Some Basic Facts About Long Term Disability Insurance

Disability insurance pays a given portion of an injured or ill worker’s salary. Most plans call for delivery of 50% to 75% of whatever the receiver of the benefits would have received, if he or she could have continued working at the previous job.

There are 2 types of benefit maximums

• The non-evidence maximum: A worker does not need to undergo a physical exam, before receiving that maximum.
• The overall maximum: The maximum amount of money that is paid to anyone that has become ill or disabled.

Disabilities caused by a workplace injury are not covered.

Any employees with those sorts of injuries could get their medical expenses paid by worker’s compensation, if the employer has purchased such a policy. Personal Injury Attorney In Menifee is aware that in order to claim benefits, the disabled employee must prove the existence of a disability. The worker’s ability to present a medical record usually supports a claim for benefits. Sometimes the insurance company asks the worker to attend an independent medical examination (IME).

Who pays for the premiums?

Sometimes the employer pays the premiums; at other times, the employee pays them.

If a worker does pay the premiums, then the government does not tax the delivered benefits.

There are 2 types of long-term disability plans.

One type of plan offers benefits over a period of 2 years. Workers that hope to qualify for such a plan must show that their disability would keep them from doing the tasks that were required of them, in their previous position.

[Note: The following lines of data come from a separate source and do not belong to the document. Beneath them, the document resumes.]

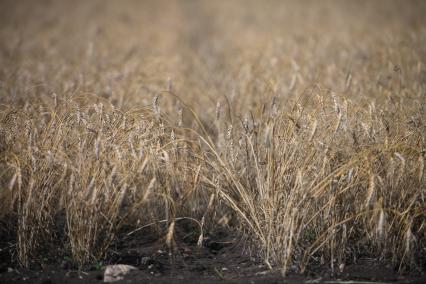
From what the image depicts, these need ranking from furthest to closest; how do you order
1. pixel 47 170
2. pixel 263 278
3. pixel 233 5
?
pixel 233 5 → pixel 47 170 → pixel 263 278

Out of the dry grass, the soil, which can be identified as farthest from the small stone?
the dry grass

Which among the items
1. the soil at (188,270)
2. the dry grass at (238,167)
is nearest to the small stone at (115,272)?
the soil at (188,270)

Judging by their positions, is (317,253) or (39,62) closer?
(317,253)

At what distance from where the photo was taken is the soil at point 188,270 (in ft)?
8.57

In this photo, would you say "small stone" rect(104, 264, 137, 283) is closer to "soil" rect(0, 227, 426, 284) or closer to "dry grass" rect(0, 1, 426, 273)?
"soil" rect(0, 227, 426, 284)

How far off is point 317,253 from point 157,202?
1.10 m

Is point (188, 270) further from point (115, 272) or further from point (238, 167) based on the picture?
point (238, 167)

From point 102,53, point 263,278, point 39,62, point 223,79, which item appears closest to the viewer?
point 263,278

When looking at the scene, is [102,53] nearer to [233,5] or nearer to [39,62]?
[39,62]

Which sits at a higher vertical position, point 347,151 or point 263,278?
point 347,151

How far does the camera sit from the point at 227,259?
9.80ft

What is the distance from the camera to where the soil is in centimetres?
261

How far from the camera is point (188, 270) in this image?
2.81 metres

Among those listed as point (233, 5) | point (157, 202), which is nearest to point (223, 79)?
A: point (157, 202)
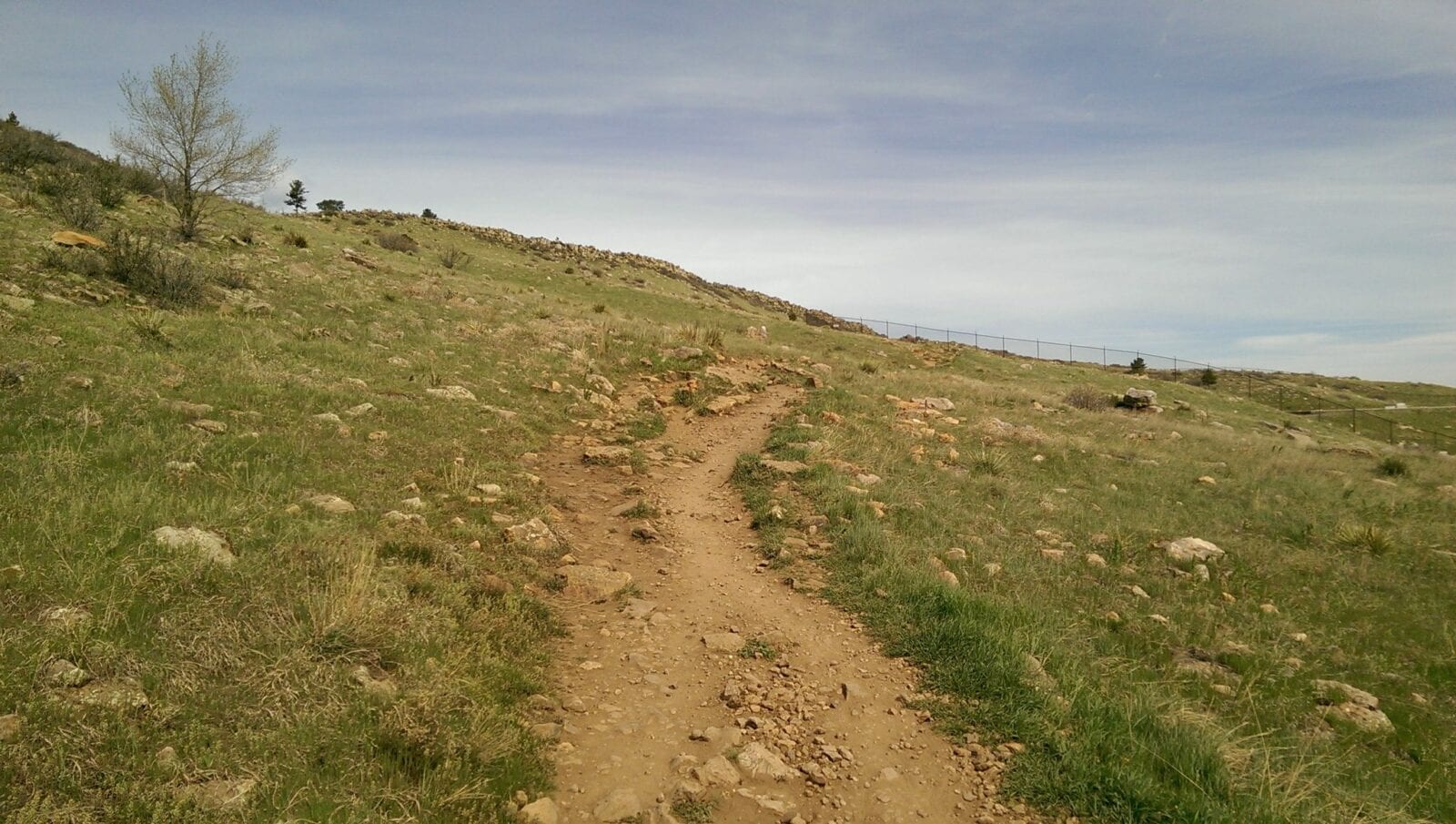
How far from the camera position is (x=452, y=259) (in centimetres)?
3178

The second type of plan promises delivery of benefits beyond that 2-year time span. Not every employee that has received benefits, according to the first plan, should expect to become a recipient of the same benefits, at the end of that 2-year period.

At that point, any disabled workers that hope to see a continuation of the benefits’ delivery must attend a second IME. During that examination, the examiner must determine whether or not the patient/worker could do any job satisfactorily.

If the examiner were to feel that the patient/worker could do some of the tasks for which he or she has been trained, then the insurance company would not grant the continuance of long-term disability benefits. If the examiner were to fee that the patient/worker could not perform such tasks, then the delivery of benefits would continue.

What sort of finding could indicate that an examined man or woman could not do any such tasks? If the disability caused the same person to fall over at times, then that would show that he or she could not perform a safe operation in any work environment. In other words, he or she would need to receive long-term disability benefits.